#### [ASSIGNMENT]
The required output is the lines from the one with "The Five-Step Test" through the end of the data, repeated verbatim, with no pictures included.
[Opening MATERIALS PROVIDED section]
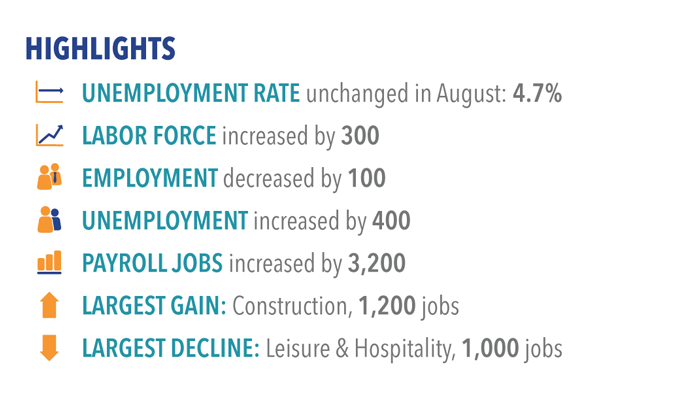 Labor market highlights for August 2017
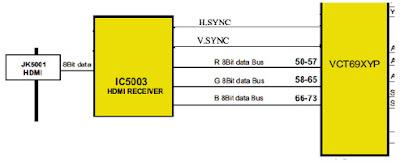 Hình 32d - Tín hiệu vào ra của IC xử lý tín hiệu HDMI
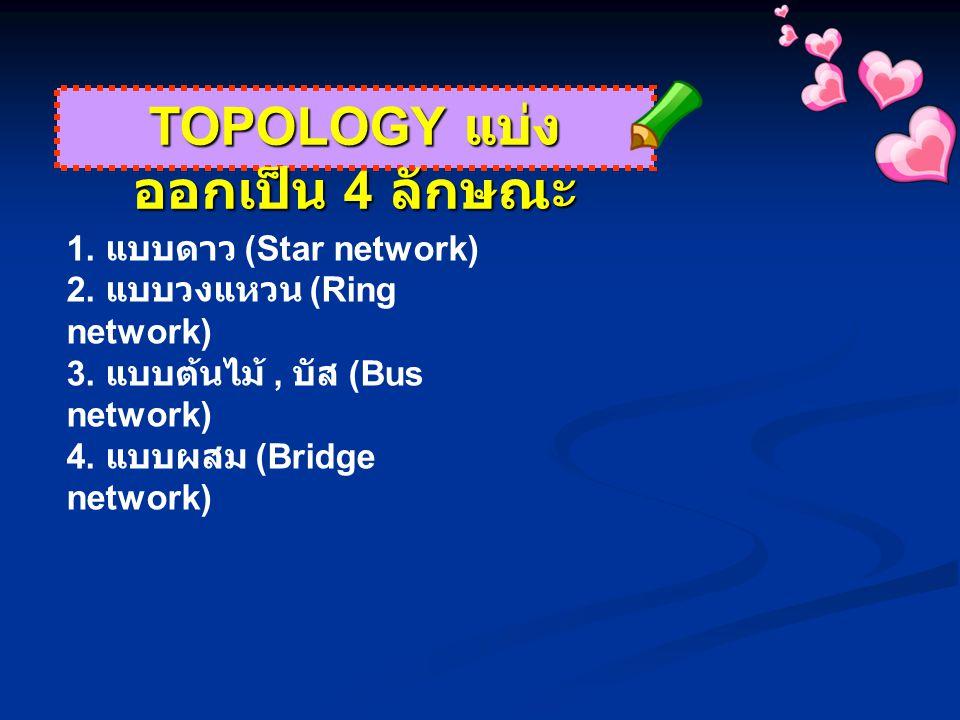 TOPOLOGY แบ่ง ออกเป็น 4 ลักษณะ 1. แบบดาว (Star network) 2. แบบวงแหวน (Ring network) 3. แบบต้นไม้, บัส (Bus network) 4. แบบผสม (Bridge network)
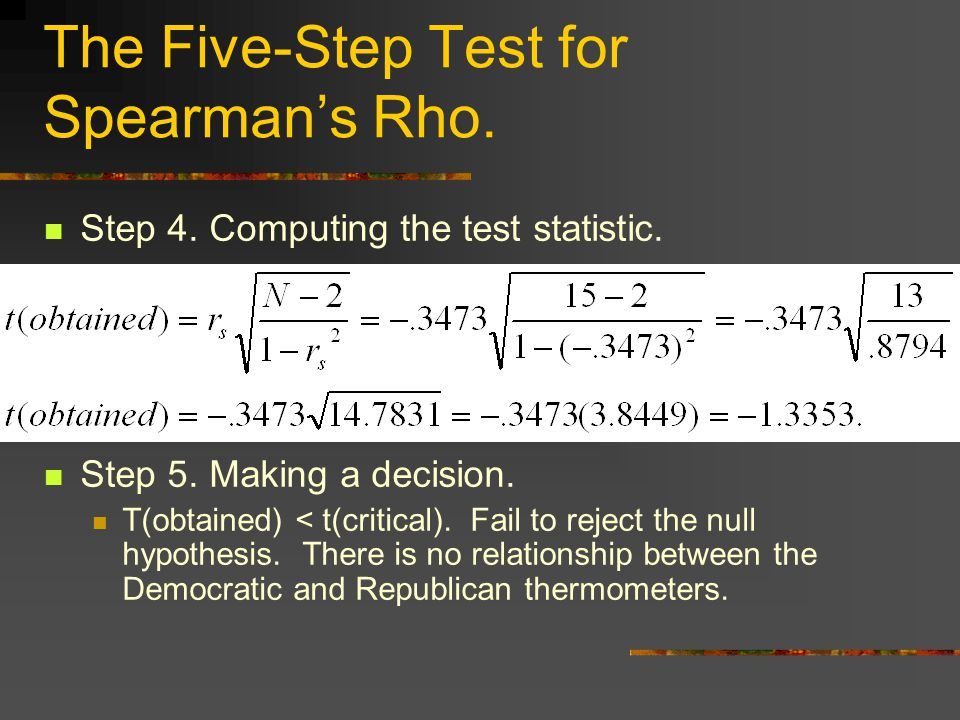 The Five-Step Test for Spearman's Rho. Step 4. Computing the test statistic.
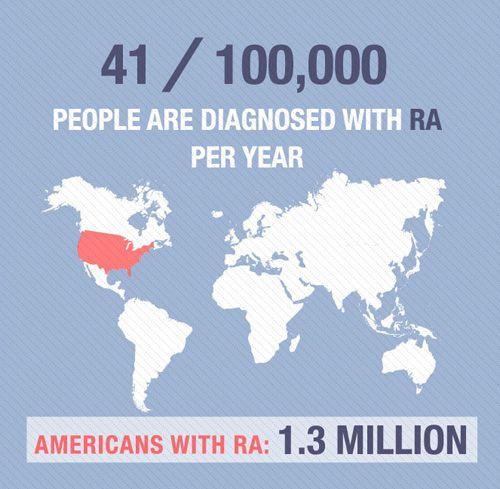 Best Rheumatoid Arthritis Images On Pinterest Rheumatoid - Arthritis prevalence us map
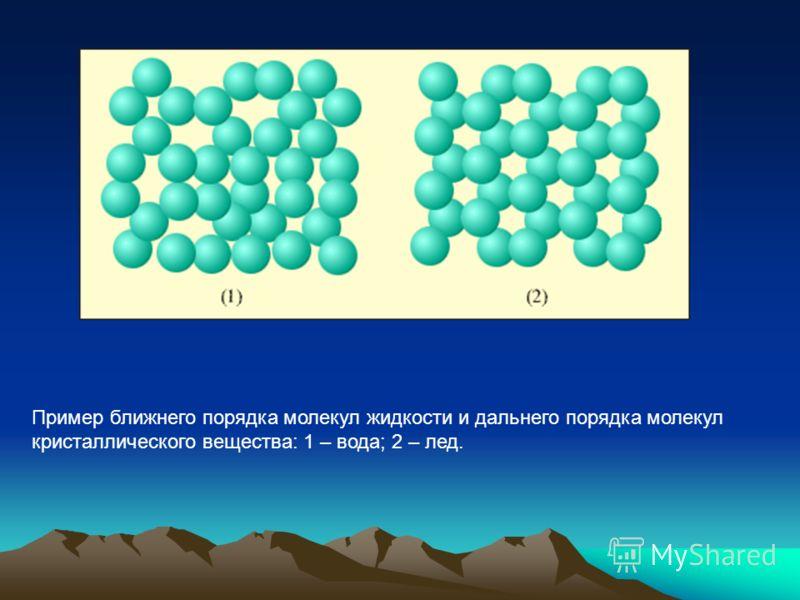 Пример ближнего порядка молекул жидкости и дальнего порядка молекул кристаллического вещества: 1 – вода; 2 – лед.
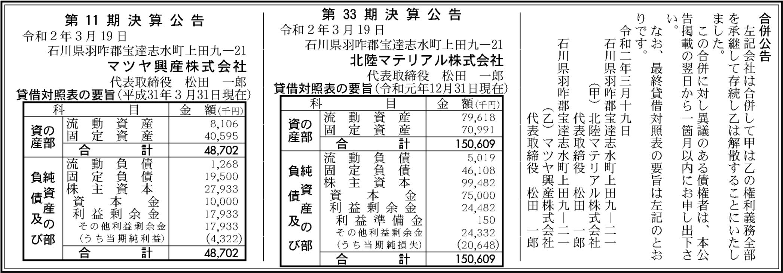 0219 12eeddeb2c738f5ae350066ee58c64f6cf326dc7111e6443ff597f29063c323f0c74f2b40bf25587fbbc92112d7f29f52700c535ceb24baa70e7b41ca6cbe5a1 03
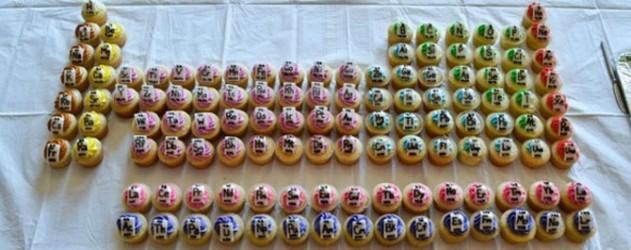 Le tableau p riodique des cupcakes brain damaged - Rideau de douche tableau periodique ...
[Closing MATERIALS PROVIDED section]
#### [SOLUTION TO THE PROBLEM]
 The Five-Step Test for Spearman's Rho. Step 4. Computing the test statistic.
 Best Rheumatoid Arthritis Images On Pinterest Rheumatoid - Arthritis prevalence us map
 Пример ближнего порядка молекул жидкости и дальнего порядка молекул кристаллического вещества: 1 – вода; 2 – лед.
 0219 12eeddeb2c738f5ae350066ee58c64f6cf326dc7111e6443ff597f29063c323f0c74f2b40bf25587fbbc92112d7f29f52700c535ceb24baa70e7b41ca6cbe5a1 03
 Le tableau p riodique des cupcakes brain damaged - Rideau de douche tableau periodique ...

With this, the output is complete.